Paisaje |
Por Eduardo Rodríguez Solís
Ves una película que sucede
alrededor de una caída gigantesca de aguas. Te observas actor de la misma y
corres por pasadizos de madera y túneles, sintiendo toneladas de agua encima de
ti. Abrazas a una rubia artificial.
Entremiras los paisajes
fabulosos, y con tu imaginación te ves cruzando aquellas caídas de agua. Vas
sobre un cable trenzado de acero. Hace viento y te balanceas de lo lindo.
Imaginas una caída.
Duermes poco y te despiertas
agitado. Observas por una ventana. El sueño-pesadilla no ha sido de tu agrado.
Te consigues un palo largo,
como de escoba, de unos cuatro metros, y te lo pones en la nariz.
Caminas entonces y equilibras
esa vara larga, y ya que dominas la situación, te pones a trabajar en un extremo.
Clavas ahí otro palo y cuelgas algunas cosas, como juguetes o collares, y te
sales a la calle a caminar con salero, equilibrando siempre ese palo largo. Y
ahí vas con tu nariz, sosteniendo ese rimbombante tinglado. Y la gente aplaude
como si fueras un artista de circo.
Entonces piensas en los dioses
del Olimpo y pides que te manden un sombrero de copa. Y ves enseguida que tu
deseo se hace realidad.
Amarras ahora el sombrero de
copa con un mecate o cuerda, y sigues caminando con tu super aparato que se equilibra
con maestría.
Ahora la gente aplaude y
deposita monedas o billetes en tu sombrero de copa.
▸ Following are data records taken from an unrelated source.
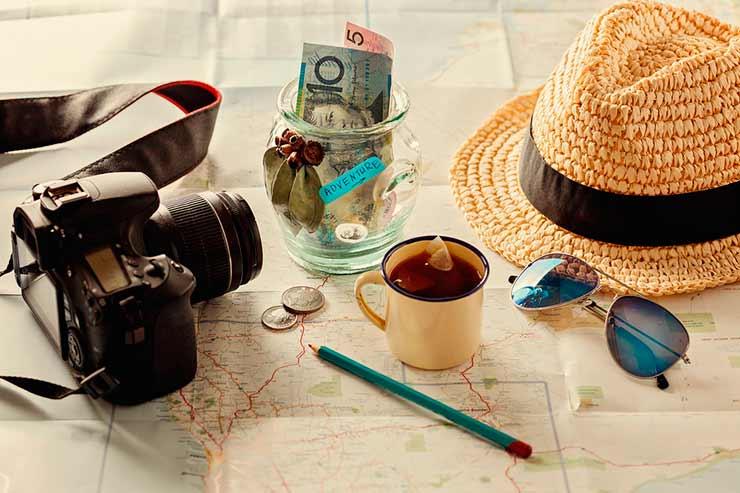 Onde cotar seguro viagem com bons preços (Foto via Shutterstock)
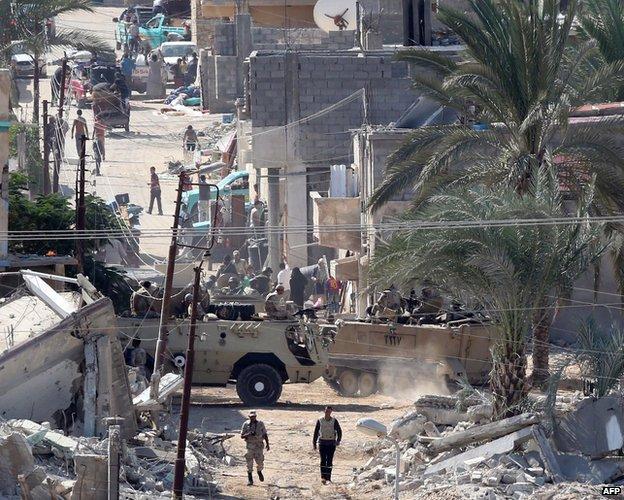 Egyptians evacuate their homes near Gaza border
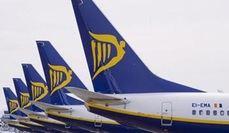 Tres aerolíneas se reparten el tráfico 'low cost' en el mercado español
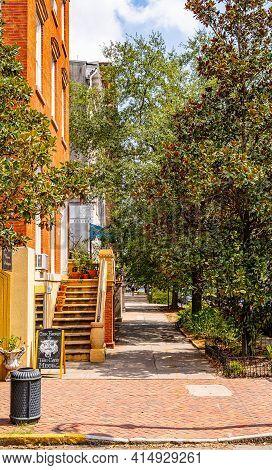 Savannah, Georgia Usa - September 10 2019: Beautiful Streets And Homes In Downtown Savannah, Georgia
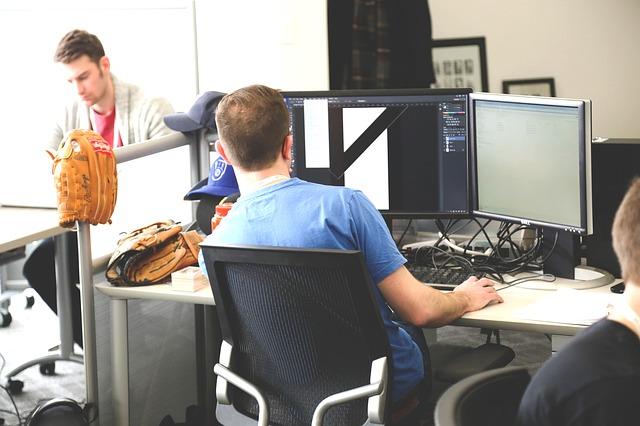 今の会社に不満を抱き続ける理由 – 仕事に何が求められるのか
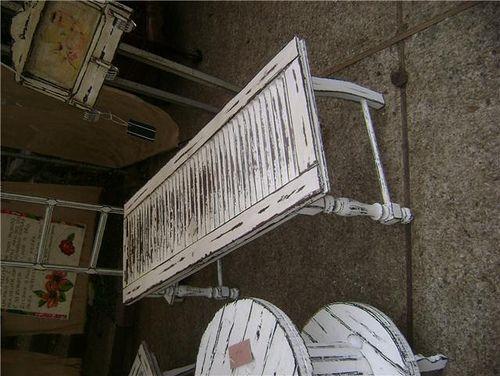 mesa de veneziana para a varanda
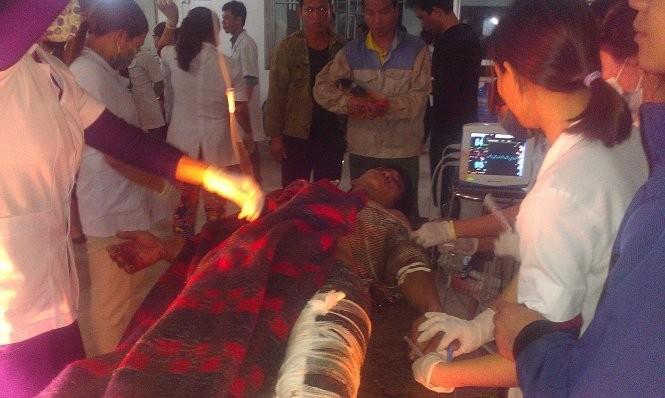 Nạn nhân được cấp cứu tại Bệnh viện đa khoa Kỳ Anh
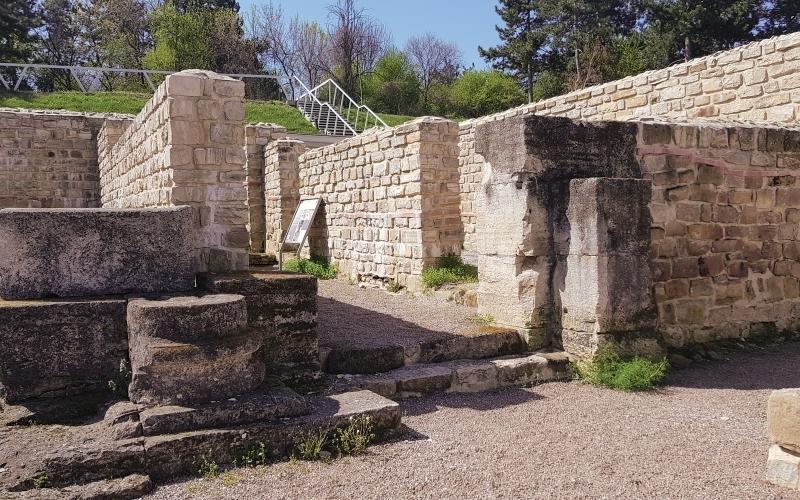Римски военен лагер Нове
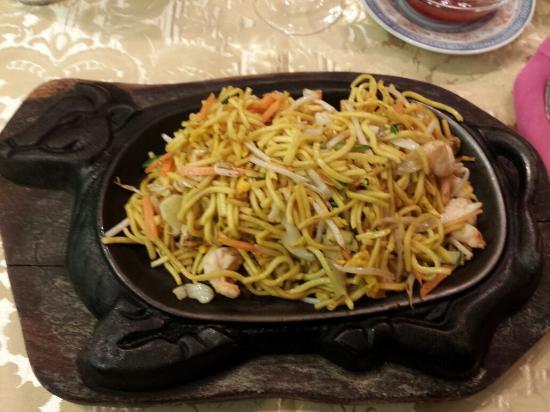 spaghetti cinesi alla piastra il piacere del gusto
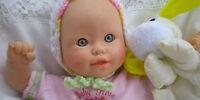 Die Puppe mit den 3 Fingern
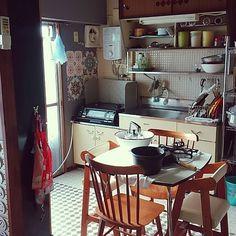 女性で、のごちゃごちゃ/昭和感たっぷり/生活感たっぷり/団地/賃貸/社宅…などについてのインテリア実例を紹介。「朝の台所仕事完了!」(この写真は 2015-11-21 09:24:16 に共有されました)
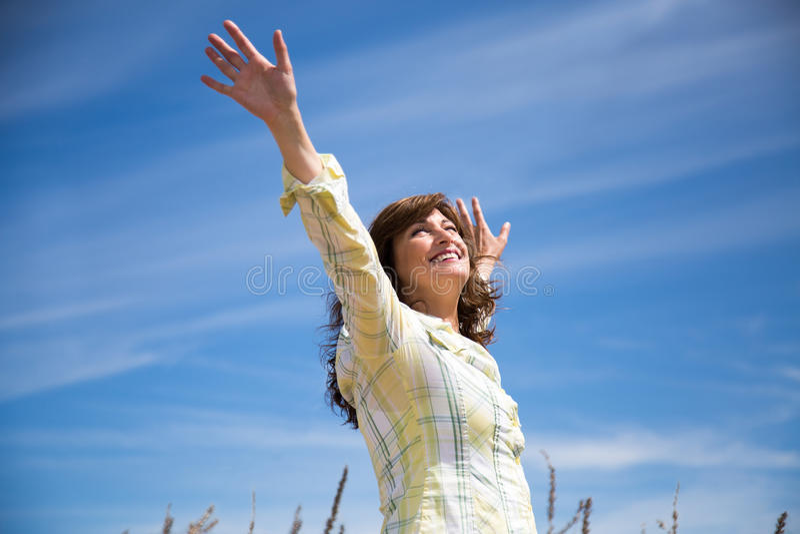 Le contentement : Meilleur moyen pour arrêtez de se plaindre et de retrouvrer le bonheur ! Femme-reconnaissante-%C3%A0-la-nature-93014097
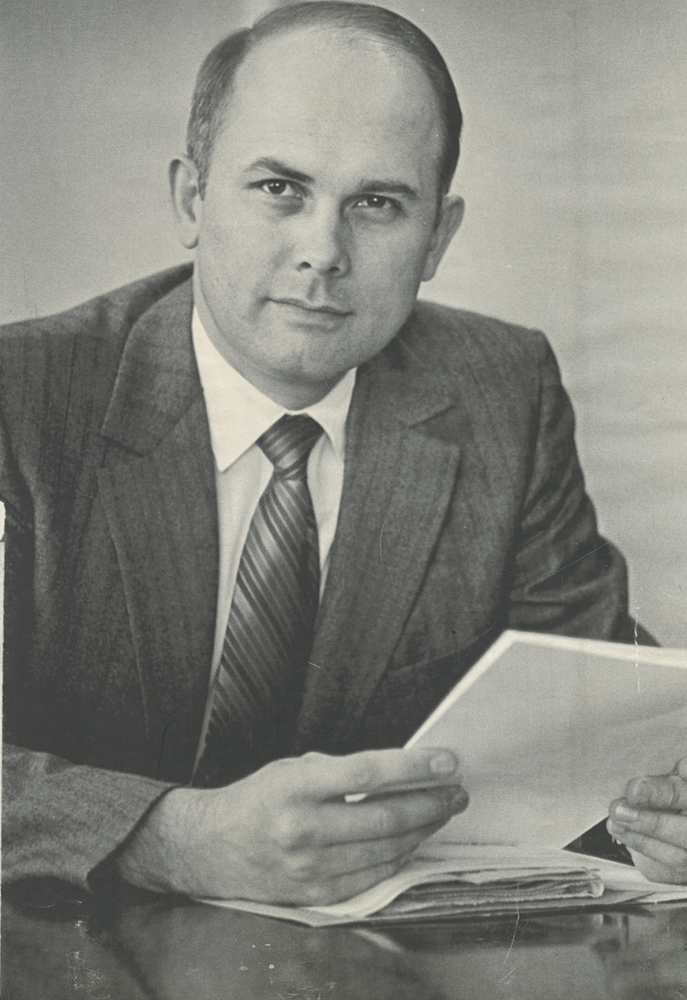 Utah Supreme Court Justice Dallin Oaks became an apostle in The Church of Jesus Christ of Latter-day Saints. Oaks, 51, was named to the high court in 1980 after serving nine years as president of the Church-owned Brigham Young University. He will become a member of the Church's Quorum of the Twelve Apostles.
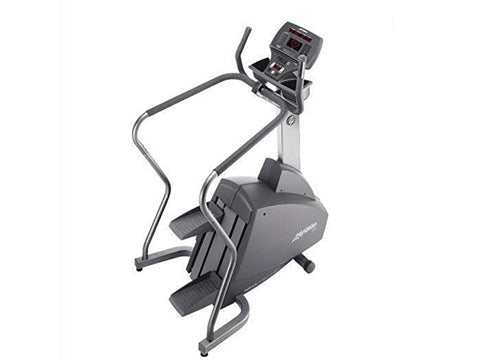 Factory photo of a Refurbished Life Fitness 93S Stepper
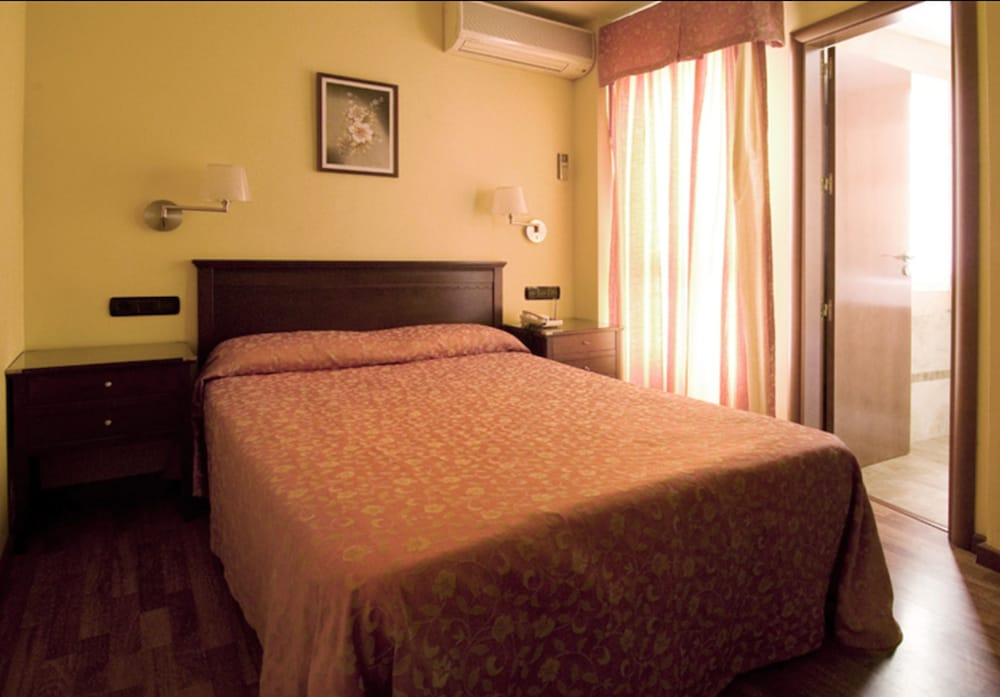 Hotel Carlos V Málaga, Malaga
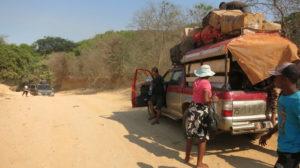 auf-dem-weg-nach-sambava-alle-raus-aus-dem-fahrzeug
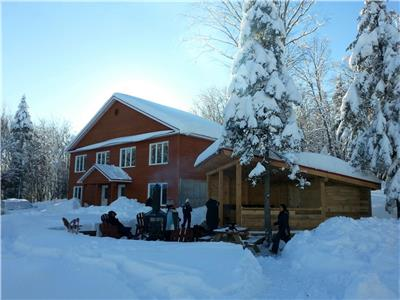 15 min. from Ski Massif , 2 condos and 6 rooms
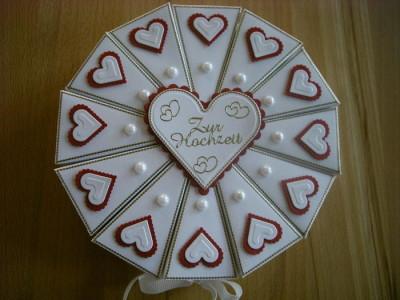 Darujte peníze ve svatebním dortu z papíru.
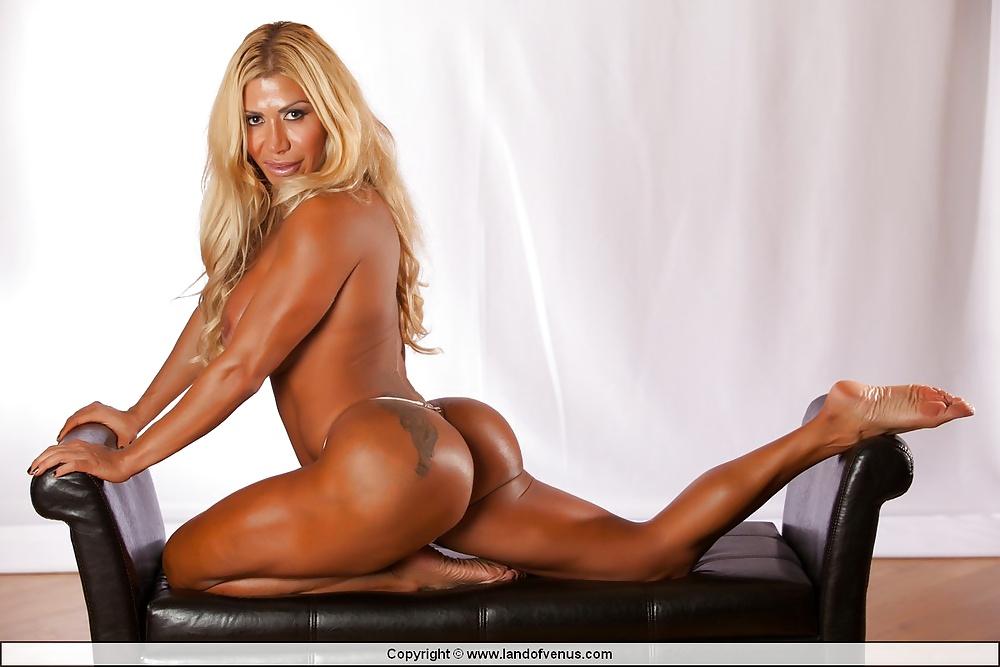 crisos bodybuilder nude Flavia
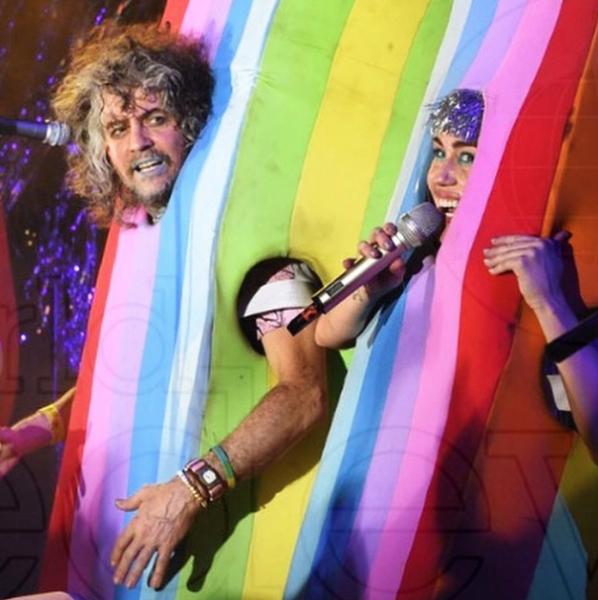 Wayne Coyne and Miley Cyrus during Art Basel, Miami Beach, 2014. Courtesy of the Internet.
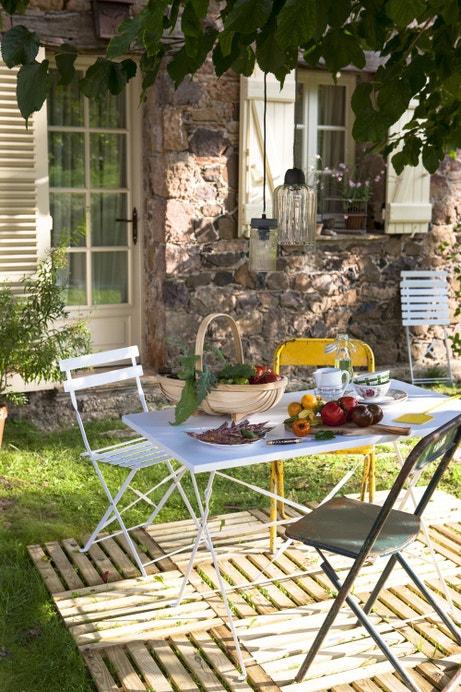 Un salon de jardin en fer coloré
Te llenas de felicidad porque
sabes que el dinero se necesita. Haces entonces tu caminar más complicado
porque amarras el sombrero a tu cintura y con tus manos libres avientas piedras
al aire, como perfecto malabarista.
Caminas por barrios ricos y
lugares pobres, y la gente sigue apiadándose de ti, y te arroja lluvias de
monedas.
Estás feliz como una lombriz.
Complicas tu acto al encontrar
en tu camino unos patines abandonados. Te vuelves entonces como un hombre araña
que lo puede todo. Te deslizas con gracia.
Esta rutina la repites día tras día, y el contenido de tu sombrero lo
arrojas con estilo dentro de un viejo baúl que tienes en tu casa.
Te haces famoso y sales en la televisión.
Pero un día pierdes el equilibrio
y terminas tu existencia bajo las pesadas ruedas de un tren rápido. Casi no
sientes dolor.
Te vas al cielo y ahí vuelves a
ser el artista de circo de siempre.
Pero ahí, en lugar de billetes
y monedas, te arrojan certificados para adquirir nubes blancas o azules (y te
gusta el extraño sabor de esas nubes).
Cansado de deambular en las
tantas nubes decides probar suerte en otros planetas. Consigues un joven pegaso
que vuela con rapidez y te vas hasta el planeta Marte.
Ahí prosigues con tu show, y la
gente, que tiene un solo ojo, arroja a tu sombrero de mago unos raros cacahuates
dorados, y sabes que esas semillas son un alimento sagrado.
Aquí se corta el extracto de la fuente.